┌──

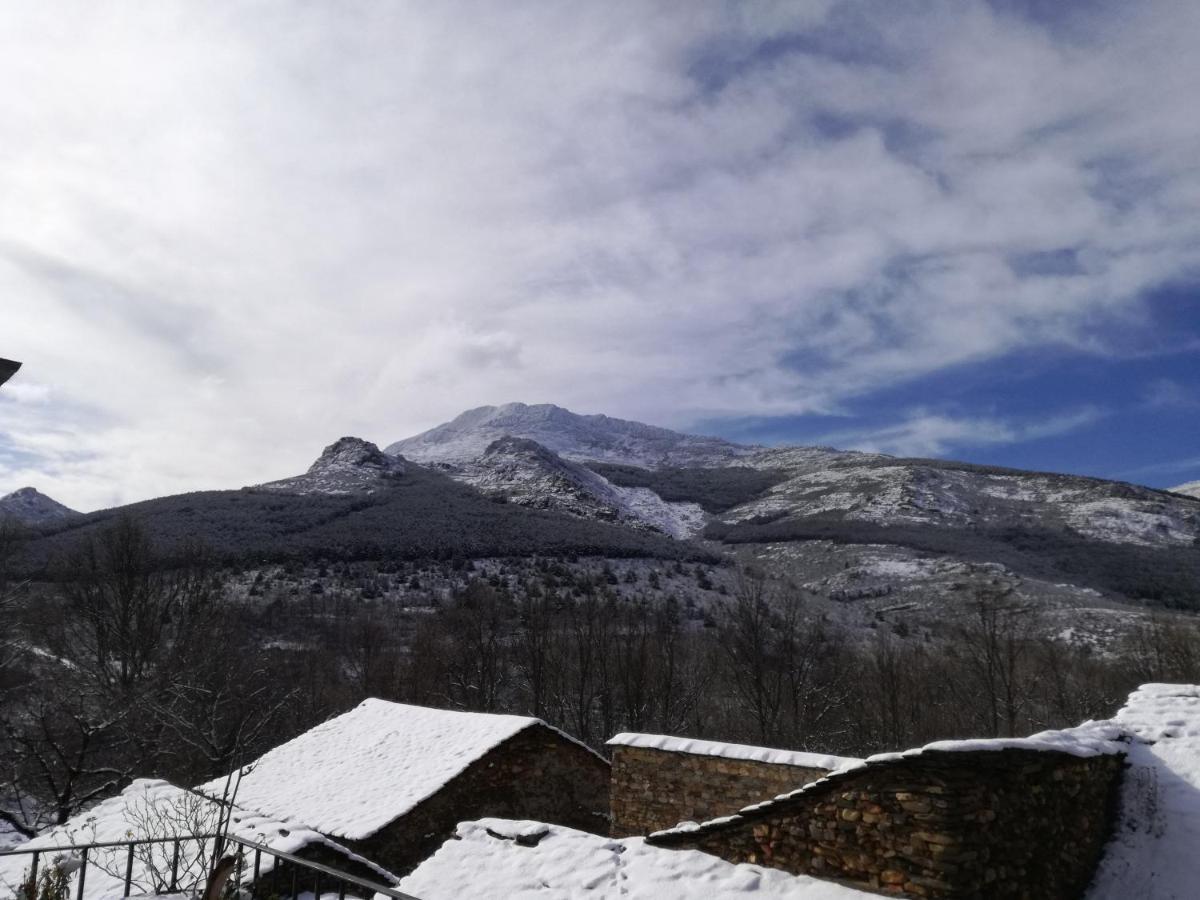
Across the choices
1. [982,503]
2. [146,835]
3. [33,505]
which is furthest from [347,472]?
[146,835]

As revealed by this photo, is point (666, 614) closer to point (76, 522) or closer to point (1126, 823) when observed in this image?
point (1126, 823)

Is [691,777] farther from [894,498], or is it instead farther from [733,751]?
[894,498]

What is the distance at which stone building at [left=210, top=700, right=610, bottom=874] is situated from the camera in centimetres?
1335

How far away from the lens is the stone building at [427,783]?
13352 mm

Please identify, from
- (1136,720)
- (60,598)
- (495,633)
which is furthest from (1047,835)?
(60,598)

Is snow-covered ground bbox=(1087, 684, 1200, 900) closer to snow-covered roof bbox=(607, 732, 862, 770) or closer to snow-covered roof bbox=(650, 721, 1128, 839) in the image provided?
snow-covered roof bbox=(650, 721, 1128, 839)

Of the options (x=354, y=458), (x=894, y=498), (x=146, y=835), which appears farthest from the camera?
(x=354, y=458)

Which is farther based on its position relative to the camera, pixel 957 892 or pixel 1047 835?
pixel 1047 835

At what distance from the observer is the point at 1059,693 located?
119 feet

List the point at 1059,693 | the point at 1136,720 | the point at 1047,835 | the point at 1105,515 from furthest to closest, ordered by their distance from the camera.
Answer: the point at 1105,515 → the point at 1059,693 → the point at 1136,720 → the point at 1047,835

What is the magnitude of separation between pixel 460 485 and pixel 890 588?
224 feet

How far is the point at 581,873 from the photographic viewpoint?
26.9ft

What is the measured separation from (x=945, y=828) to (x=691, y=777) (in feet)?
16.3

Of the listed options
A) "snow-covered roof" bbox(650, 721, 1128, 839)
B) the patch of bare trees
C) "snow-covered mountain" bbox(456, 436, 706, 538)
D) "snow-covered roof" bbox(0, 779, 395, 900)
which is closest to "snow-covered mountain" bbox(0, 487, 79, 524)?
"snow-covered mountain" bbox(456, 436, 706, 538)
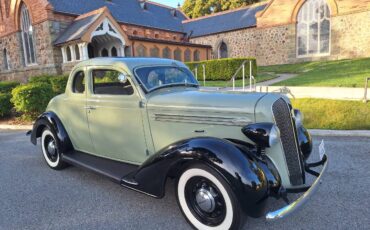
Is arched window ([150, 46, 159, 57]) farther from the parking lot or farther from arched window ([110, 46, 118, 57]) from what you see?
the parking lot

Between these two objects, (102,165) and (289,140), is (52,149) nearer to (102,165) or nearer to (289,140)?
(102,165)

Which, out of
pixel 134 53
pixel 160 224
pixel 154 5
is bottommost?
pixel 160 224

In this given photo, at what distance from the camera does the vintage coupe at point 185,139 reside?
2564 millimetres

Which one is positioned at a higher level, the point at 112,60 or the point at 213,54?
the point at 213,54

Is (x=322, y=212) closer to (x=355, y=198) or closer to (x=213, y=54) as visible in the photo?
(x=355, y=198)

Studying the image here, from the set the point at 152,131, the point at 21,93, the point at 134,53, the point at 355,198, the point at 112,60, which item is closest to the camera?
the point at 355,198

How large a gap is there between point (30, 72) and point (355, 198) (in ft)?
89.2

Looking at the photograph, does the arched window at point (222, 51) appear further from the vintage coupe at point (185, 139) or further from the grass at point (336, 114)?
the vintage coupe at point (185, 139)

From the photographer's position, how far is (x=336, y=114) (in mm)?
7027

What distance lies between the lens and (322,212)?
3002mm

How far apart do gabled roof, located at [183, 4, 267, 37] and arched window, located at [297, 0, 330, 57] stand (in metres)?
5.04

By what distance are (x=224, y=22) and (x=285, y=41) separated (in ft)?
30.6

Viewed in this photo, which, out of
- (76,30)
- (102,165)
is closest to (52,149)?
(102,165)

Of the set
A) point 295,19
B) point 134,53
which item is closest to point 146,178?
point 134,53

└──

◆ Written instruction ◆
Restate each line of the records exactly; pictures do not belong in the copy.

◆ Correct response ◆
Across the choices
1. [982,503]
2. [146,835]
3. [33,505]
which is furthest from [347,472]?
[146,835]

As revealed by this photo, is point (666, 614) closer to point (76, 522) or closer to point (1126, 823) when observed in this image?
point (1126, 823)

Is [691,777] farther from [894,498], or is it instead farther from [733,751]?
[894,498]

What is the distance at which stone building at [left=210, top=700, right=610, bottom=874] is situated from the camera in centimetres?
1335

How far away from the lens is the stone building at [427,783]?
13352 mm

Please identify, from
- (1136,720)
- (60,598)
- (495,633)
which is furthest from (1047,835)?
(60,598)

Is snow-covered ground bbox=(1087, 684, 1200, 900) closer to snow-covered roof bbox=(607, 732, 862, 770) or closer to snow-covered roof bbox=(650, 721, 1128, 839) in the image provided?
snow-covered roof bbox=(650, 721, 1128, 839)

Of the options (x=354, y=458), (x=894, y=498), (x=146, y=835), which appears farthest from the camera?
(x=354, y=458)

Which is farther based on its position relative to the camera, pixel 957 892 or pixel 1047 835?
pixel 1047 835

At what distance from the observer is the point at 1059,693 located?
119 feet

List the point at 1059,693 | the point at 1136,720 | the point at 1047,835 | the point at 1105,515 from furthest to closest, ordered by their distance from the camera.
Answer: the point at 1105,515 → the point at 1059,693 → the point at 1136,720 → the point at 1047,835

What is the magnitude of separation between pixel 460 485 and pixel 890 588?
224 feet

How far is the point at 581,873 from the photographic viewpoint?
26.9ft

What is the measured separation from (x=945, y=828) to (x=691, y=777) (in feet)?
16.3

Of the listed options
A) "snow-covered roof" bbox(650, 721, 1128, 839)
B) the patch of bare trees
C) "snow-covered mountain" bbox(456, 436, 706, 538)
D) "snow-covered roof" bbox(0, 779, 395, 900)
which is closest to "snow-covered mountain" bbox(0, 487, 79, 524)?
"snow-covered mountain" bbox(456, 436, 706, 538)
Is arched window ([150, 46, 159, 57]) farther from the parking lot or farther from arched window ([110, 46, 118, 57]) from what you see?
the parking lot

Between these two objects, (102,165) and (289,140), is (52,149) nearer to (102,165) or nearer to (289,140)?
(102,165)

Which, out of
pixel 134 53
pixel 160 224
pixel 154 5
is bottommost?
pixel 160 224

In this given photo, at what distance from the camera does the vintage coupe at point 185,139 reside?
2564 millimetres

Which one is positioned at a higher level, the point at 112,60 or the point at 213,54?
the point at 213,54

Is (x=322, y=212) closer to (x=355, y=198) or closer to (x=213, y=54) as visible in the photo?
(x=355, y=198)

Studying the image here, from the set the point at 152,131, the point at 21,93, the point at 134,53, the point at 355,198, the point at 112,60, which item is closest to the camera?
the point at 355,198

How large a gap is there between point (30, 72) and point (355, 198) (in ft)?
89.2

Looking at the photograph, does the arched window at point (222, 51) appear further from the vintage coupe at point (185, 139) or further from the grass at point (336, 114)?
the vintage coupe at point (185, 139)

From the photographer's position, how far is (x=336, y=114) (in mm)?
7027

What distance lies between the lens and (322,212)?
3002mm

How far apart do gabled roof, located at [183, 4, 267, 37] and arched window, located at [297, 0, 330, 57] stand (in metres)?
5.04

By what distance are (x=224, y=22) and (x=285, y=41) separated (in ft)?
30.6

Viewed in this photo, which, out of
- (76,30)
- (102,165)
is closest to (52,149)?
(102,165)

Of the set
A) point 295,19
B) point 134,53
which item is closest to point 146,178?
point 134,53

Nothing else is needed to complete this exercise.